In a far field it is received asymptotic expression of displacement of the shear waves transmitted in the elastic environment by the angle beam probe in view of features of radiation of such waves under a angle of probe, coming nearer to the third critical. At sufficient remoteness from a critical corner this expression passes in received earlier in geometroacustical approximation. The estimations carried out for steel have shown, that for converters with nominal angles of probe 37 – 40 influence of this critical angle causes increase of an angle of registration of a maximum of the signal, observed earlier experimentally. This feature is influenced as distance up to points of registration of a shear wave, and with working frequency of the angle beam probe and its size piezoplate (width of the directivity characteristic).

scholarly journals On Terminological Peculiarities Of Designation Of Ultrasonic Waves Formed At The First Critical Angle

2018 ◽  
Vol 2018 (3) ◽  
pp. 14-26
Author(s):  
E.A. Davydov ◽  
◽  
V.P. Dyadin ◽  
A.L. Shekero ◽  
◽  
...  
Keyword(s):  
Critical Angle ◽  
Ultrasonic Waves

scholarly journals Flaw Detection in Highly Scattering Materials Using a Simple Ultrasonic Sensor Employing Adaptive Template Matching

Sensors ◽  
2021 ◽  
Vol 22 (1) ◽  
pp. 268
Author(s):  
Biao Wu ◽  
Yong Huang
Keyword(s):  
Template Matching ◽  
Rayleigh Scattering ◽  
Flaw Detection ◽  
Ultrasonic Signal ◽  
Ultrasonic Sensor ◽  
Polycrystalline Materials ◽  
Spectral Difference ◽  
Time Frequency ◽  
Frequency Features ◽  
Spectrum Model

Ultrasonic sensors have been extensively used in the nondestructive testing of materials for flaw detection.
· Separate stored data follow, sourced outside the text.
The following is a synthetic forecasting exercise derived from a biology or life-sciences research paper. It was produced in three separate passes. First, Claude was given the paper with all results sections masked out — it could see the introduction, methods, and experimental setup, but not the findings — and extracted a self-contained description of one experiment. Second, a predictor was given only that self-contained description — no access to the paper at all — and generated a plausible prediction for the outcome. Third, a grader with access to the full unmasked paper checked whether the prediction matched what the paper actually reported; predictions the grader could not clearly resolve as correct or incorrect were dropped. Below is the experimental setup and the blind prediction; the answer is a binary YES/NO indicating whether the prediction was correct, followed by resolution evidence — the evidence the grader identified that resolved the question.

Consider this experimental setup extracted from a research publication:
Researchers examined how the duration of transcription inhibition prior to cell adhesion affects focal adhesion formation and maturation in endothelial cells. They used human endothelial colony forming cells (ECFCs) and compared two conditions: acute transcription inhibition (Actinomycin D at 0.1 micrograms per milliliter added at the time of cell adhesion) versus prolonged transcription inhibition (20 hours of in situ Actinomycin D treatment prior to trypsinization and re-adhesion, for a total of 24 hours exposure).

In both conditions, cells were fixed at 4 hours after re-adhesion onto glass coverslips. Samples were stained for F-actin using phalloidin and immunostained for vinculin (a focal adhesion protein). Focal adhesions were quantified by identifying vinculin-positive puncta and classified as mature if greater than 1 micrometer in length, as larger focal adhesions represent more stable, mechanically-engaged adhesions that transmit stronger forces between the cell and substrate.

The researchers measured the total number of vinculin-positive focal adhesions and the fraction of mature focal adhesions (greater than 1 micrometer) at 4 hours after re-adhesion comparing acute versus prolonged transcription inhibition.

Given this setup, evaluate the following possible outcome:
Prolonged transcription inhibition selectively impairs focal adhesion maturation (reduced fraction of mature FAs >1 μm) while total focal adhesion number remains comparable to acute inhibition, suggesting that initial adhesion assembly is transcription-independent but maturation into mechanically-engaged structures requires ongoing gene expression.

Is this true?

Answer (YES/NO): NO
For polycrystalline materials, however, due to the scattering nature of the material, which results in strong grain noise and attenuation of the ultrasonic signal, accurate detection of flaws is particularly difficult. In this paper, a novel flaw-detection method using a simple ultrasonic sensor is proposed by exploiting time-frequency features of an ultrasonic signal. Since grain scattering mostly happens in the Rayleigh scattering region, it is possible to separate grain-scattered noise from flaw echoes in the frequency domain employing their spectral difference. We start with the spectral modeling of grain noise and flaw echo, and how the two spectra evolve with time is established. Then, a time-adaptive spectrum model for flaw echo is proposed, which serves as a template for the flaw-detection procedure. Next, a specially designed similarity measure is proposed, based on which the similarity between the template spectrum and the spectrum of the signal at each time point is evaluated sequentially, producing a series of matching coefficients termed moving window spectrum similarity (MWSS). The time-delay information of flaws is directly indicated by the peaks of MWSSs. Finally, the performance of the proposed method is validated by both simulated and experimental signals, showing satisfactory accuracy and efficiency.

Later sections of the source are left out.